▸ **Problem requirements**
Without including any images, please transcribe all the lines below exactly.

-- Opening Marker --

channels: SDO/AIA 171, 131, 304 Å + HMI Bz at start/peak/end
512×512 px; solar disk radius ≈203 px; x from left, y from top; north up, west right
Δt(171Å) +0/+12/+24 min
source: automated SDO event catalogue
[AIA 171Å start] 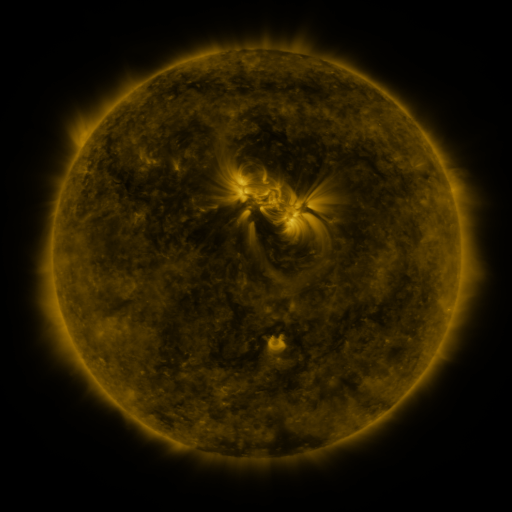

-- Closing Marker --

▸ **Exercise output**
channels: SDO/AIA 171, 131, 304 Å + HMI Bz at start/peak/end
512×512 px; solar disk radius ≈203 px; x from left, y from top; north up, west right
Δt(171Å) +0/+12/+24 min
source: automated SDO event catalogue
[AIA 171Å start] 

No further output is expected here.